STATED EXERCISE> Reproduce the part of the archery equipment rules text starting with "3. An arrow" and going on through "diameter +/- 0.5 mm.".

TEXT SEGMENT>
22.6.2. Any electronic communication device (including mobile phones), headsets or noise reduction devices at any time on the course.
22.6.3. Any type of range finders or any other means of estimating distances or angles not covered by the current rules regarding athletes
equipment, or any written memoranda or electronic storage device for storing memoranda. An athlete may carry with him a copy of the
World Archery Rules or any part thereof.
22.6.4. Any part of an athlete’s equipment that has been added or modified to serve the purpose of estimating distances or angles, nor may any
regular piece of equipment be used explicitly for that purpose.


----------



## pokynojoe (Feb 2, 2006)

Here are the rules: Just got my new copy of constitution and by-laws from my state director

Barebow Recurve
1. This style of shooting is for those who wish to compete with the Recurve or Longbow.
2. Archers shooting Barebow Recurve style will use bow, arrows, strings, and
accessories free from any sights, marks or blemishes that may be used as a sighting aid. No laminations, marks or blemishes on the face of the bow or in the

sight window will be legal. Multi-colored bow risers, and trademarks located on
the inside of the upper and lower limb or on the riser are permitted.
3. An arrow rest and cushion plunger are permitted. There shall be no device,
mechanical or otherwise, in the sight window except the arrow rest, arrow plate
or plunger button.
4. No clickers, draw checks or levels will be allowed.
5. Weight(s) may be added to the lower part of the riser. All weights, regardless of
shape, shall mount directly to the riser without rods, extensions, angular
mounting connection or shock-absorbing devises.
6. The unstrung bow complete with permitted accessories shall be capable of
passing through a hole or ring with a 12.2 cm inside diameter +/- 0.5 mm.
7. The string may be any color but must have a single color center serving. Brush
buttons and string silencers, properly placed, may be used.
8. One consistent nocking point only is permitted and may be held by one or two
nock locators.
9. Face walking and string walking are allowed.
10. Gloves, tabs or fingers shall be the only legal releases. Marks or lines may be
added directly to the tab and shall be uniform in size, shape and color. In the case of physical disability of the arms or hands, a chew strap may be used in place of fingers.
11. All arrows used shall be identical in length, weight, diameter, fletching, and nocks, without regard to color, with allowance for wear and tear.
12. No part of the arrow rest, cushion plunger or arrow plate may extend more than 1⁄4 inch above the arrow in the sight window.
13. Adult and Senior only.

There's no mention of written memorandum, ergo, I'd say your good to go.


----------



## j.conner (Nov 12, 2009)

DATASET SECTION>
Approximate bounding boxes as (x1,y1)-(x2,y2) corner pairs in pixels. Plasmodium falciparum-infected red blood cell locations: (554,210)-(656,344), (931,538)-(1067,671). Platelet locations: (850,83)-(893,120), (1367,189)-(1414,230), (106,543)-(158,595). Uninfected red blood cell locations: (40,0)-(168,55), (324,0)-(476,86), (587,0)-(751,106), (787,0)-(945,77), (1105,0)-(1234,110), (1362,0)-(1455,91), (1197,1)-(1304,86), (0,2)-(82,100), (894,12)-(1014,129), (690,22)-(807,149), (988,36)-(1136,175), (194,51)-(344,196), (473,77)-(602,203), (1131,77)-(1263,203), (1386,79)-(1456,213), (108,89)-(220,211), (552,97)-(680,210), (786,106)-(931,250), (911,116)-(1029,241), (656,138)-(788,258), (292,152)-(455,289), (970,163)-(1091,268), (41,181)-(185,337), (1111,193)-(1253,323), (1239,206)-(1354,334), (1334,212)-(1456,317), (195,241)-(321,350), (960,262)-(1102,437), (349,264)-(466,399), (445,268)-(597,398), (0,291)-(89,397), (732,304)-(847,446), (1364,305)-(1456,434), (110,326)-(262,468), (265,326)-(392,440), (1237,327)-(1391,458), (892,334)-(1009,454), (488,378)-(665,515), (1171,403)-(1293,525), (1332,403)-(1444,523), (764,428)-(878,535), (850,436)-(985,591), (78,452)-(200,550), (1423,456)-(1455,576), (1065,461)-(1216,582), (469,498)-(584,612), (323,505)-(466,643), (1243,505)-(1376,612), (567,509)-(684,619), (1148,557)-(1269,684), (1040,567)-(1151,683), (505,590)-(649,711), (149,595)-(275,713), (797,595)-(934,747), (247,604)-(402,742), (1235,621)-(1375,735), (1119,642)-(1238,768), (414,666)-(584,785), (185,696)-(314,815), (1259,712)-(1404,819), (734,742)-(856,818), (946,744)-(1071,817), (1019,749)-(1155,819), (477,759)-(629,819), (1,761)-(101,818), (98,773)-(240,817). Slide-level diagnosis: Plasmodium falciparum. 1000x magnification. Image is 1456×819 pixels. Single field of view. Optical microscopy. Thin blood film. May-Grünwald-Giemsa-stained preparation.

OUTPUT>
3. An arrow rest and cushion plunger are permitted. There shall be no device,
mechanical or otherwise, in the sight window except the arrow rest, arrow plate
or plunger button.
4. No clickers, draw checks or levels will be allowed.
5. Weight(s) may be added to the lower part of the riser. All weights, regardless of
shape, shall mount directly to the riser without rods, extensions, angular
mounting connection or shock-absorbing devises.
6. The unstrung bow complete with permitted accessories shall be capable of
passing through a hole or ring with a 12.2 cm inside diameter +/- 0.5 mm.